At lunch, fish tacos with crunchy flour tortillas ($17) nestled halibut kissed by the grill, a tangle of fresh cilantro, slivers of tomatoes, shards of onions, lime sour cream and a creamy sprinkle of mild queso fresca cheese. I wasn’t a fan of the plain-tasting tortilla chips on the side. I’d ask to substitute the side of citrus-spiked creamy coleslaw we ordered with the grilled Draper Valley chicken breast sandwich ($11). The grilled chicken breast, on an oversized toasted brioche, was sweetened up with mango salsa and caramelized onions, and gooey with provolone cheese.

At dinner, perfectly grilled local salmon ($19) came with a spoonful of a puckery Carlton Farms slab bacon vinaigrette that made my palate want to sing, “More!” in concert with the “Fore!” the golfers yell down on the course.
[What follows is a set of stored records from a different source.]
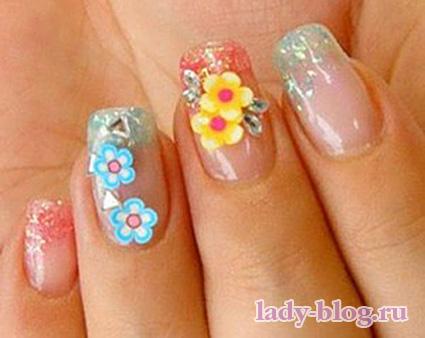 Рисунки на ногтях - цветы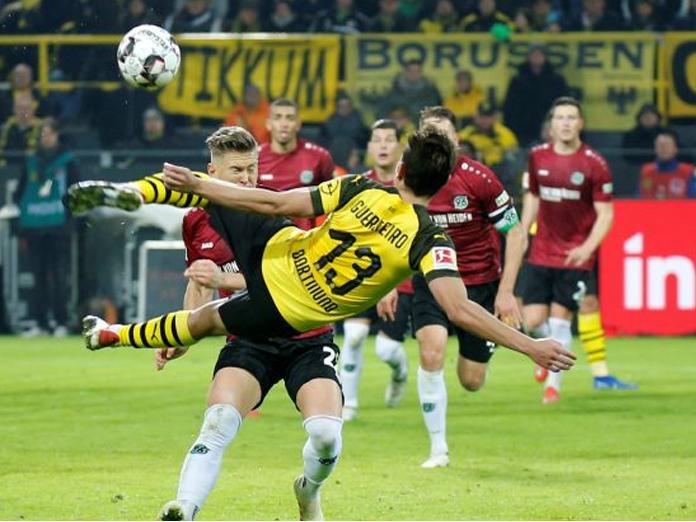 Bundesliga: Borussia Dortmund beat Hanover to go nine points clear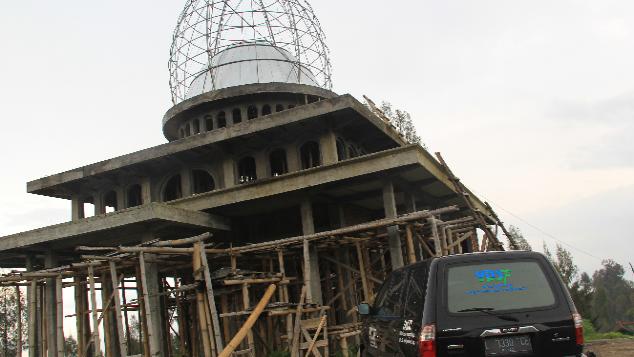 Bangun Masjid di Bukit Bromo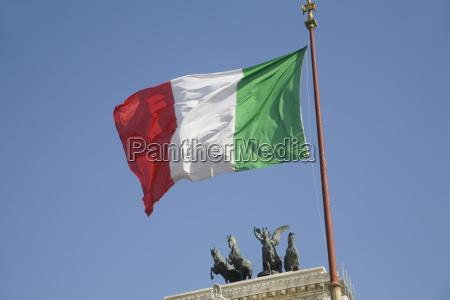 italy flag on the monumento a
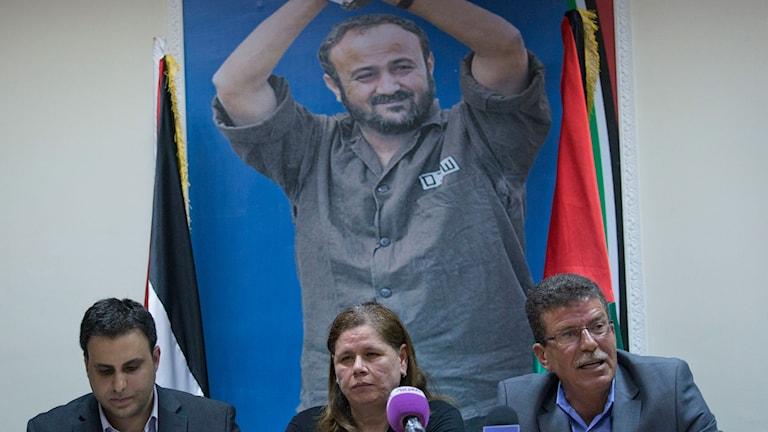 Marwan Barghoutis hustru Fadwa Barghouti i en presskonferens.
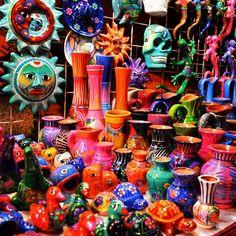 Arte mexicano, cerámica desbordante de colores.
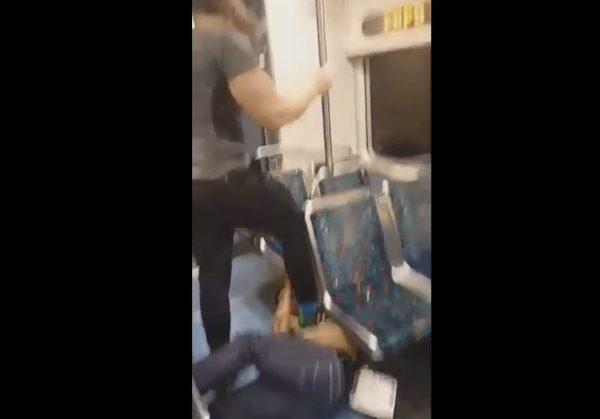 Polak BOHATEREM! Obezwładnił napastnika w pociągu
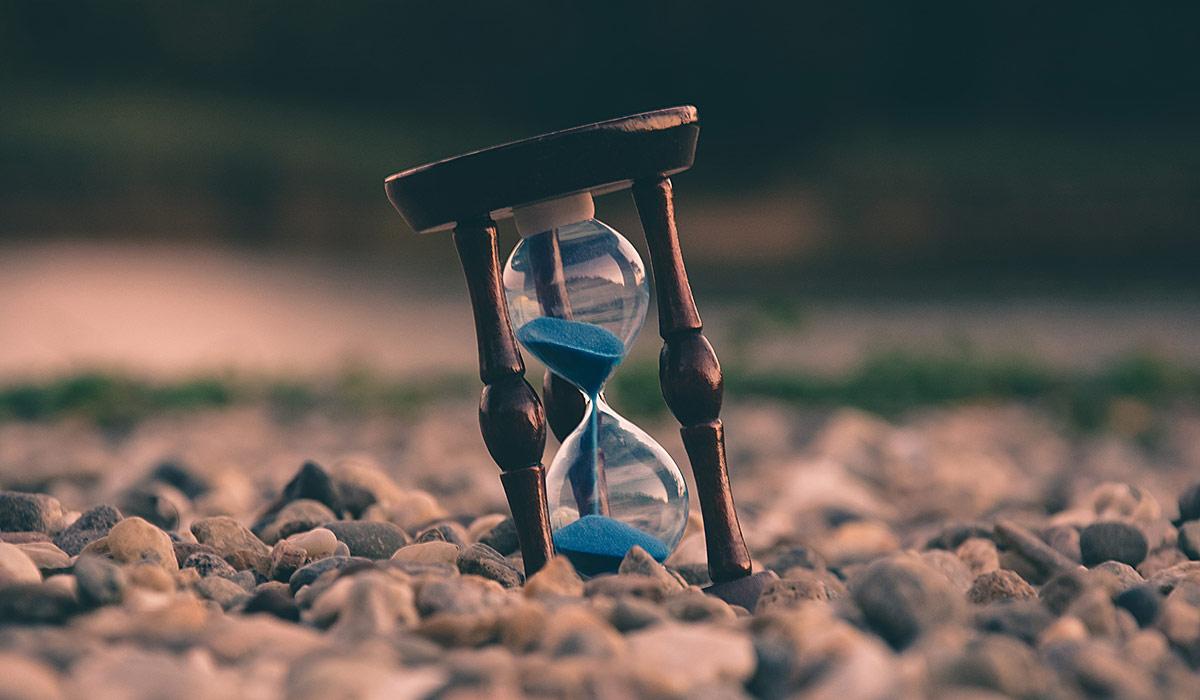 ¿Qué son los bancos del tiempo? Entrevista con Julio Gisbert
The accompanying asparagus was a crisp companion on a plate that shared space with a deliciously smooth, sweet corn custard that was more eggy and substantial than slippery silky.
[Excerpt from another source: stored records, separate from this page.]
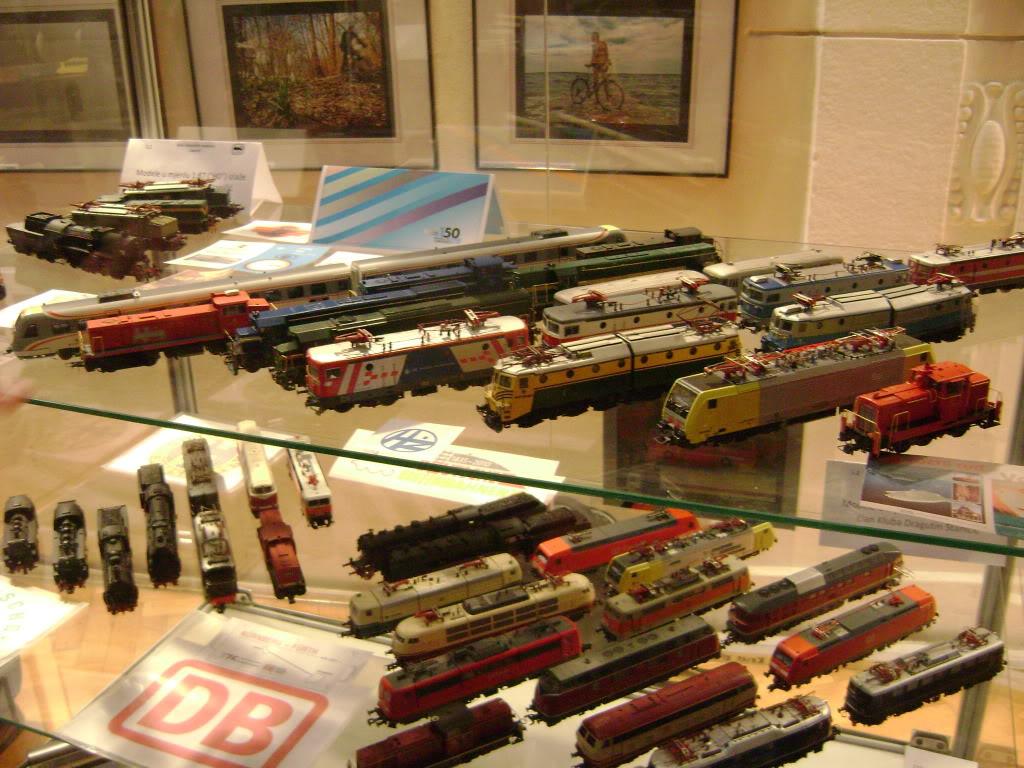 Kratak pogled na susret zeljeznickih modelara (27.11.10.) Autobusi030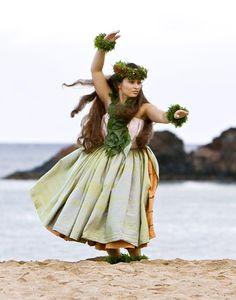 hawaiian hula | Hula O Na Keiki - Maui No Ka 'Oi Magazine - November-December 2009 ...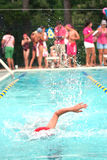 O nadador da criança alcanga a extremidade distante da associação na reunião de nadada Fotografia de Stock Royalty Free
They were out of Painted Hills tenderloin ($28) on one visit, so we ordered the Painted Hills Farm hangar steak ($19). An unexpected swap-out on the promised sea salt green beans left us disappointed with too-crisp carrots. But the mashed potatoes more than made up for it – lightly seasoned, deliciously velvety and paired with caramelized onion demiglaze that defined umami, the borrowed Japanese word that embodies savoriness. Applewood roasted Draper Valley Farms chicken breast ($19) perched atop green-spiked, herby basil mashed potatoes and a hearty white bean “casserole” (think cassoulet), smoky with more Carlton Farms slab bacon.

A note on the service: Last week, my beef was with servers who promise fork-tender steaks (they almost never are). This week, my complaint is about empty water glasses and disappearing servers. We suffered from both at Chambers Bay Grill. On a not-too-busy visit, our empty water glasses went unnoticed for too long, which might not have been as big a problem if we had had something else to drink, but my dining partners on that trip skipped alcohol, caffeine and sugar, and there was nothing else for them to order. (I’ve heard they’ll soon offer sparkling water.)
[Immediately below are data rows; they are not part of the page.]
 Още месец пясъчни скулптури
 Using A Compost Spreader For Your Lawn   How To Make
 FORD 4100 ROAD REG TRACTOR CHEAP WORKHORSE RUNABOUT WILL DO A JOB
But if water is the only real thing I have to complain about, this restaurant is doing a lot right.

Sue Kidd: 253-597-8270 sue.kidd@thenewstribune.com

Chambers Bay Grill

Where: 6320 Grandview Drive W., University Place

Hours: 6:30 a.m. to 9:30 p.m. daily

Information: 253-460-4653, ext. 112, or go to www.chambersbaygolf.com and click on “Dining and Events”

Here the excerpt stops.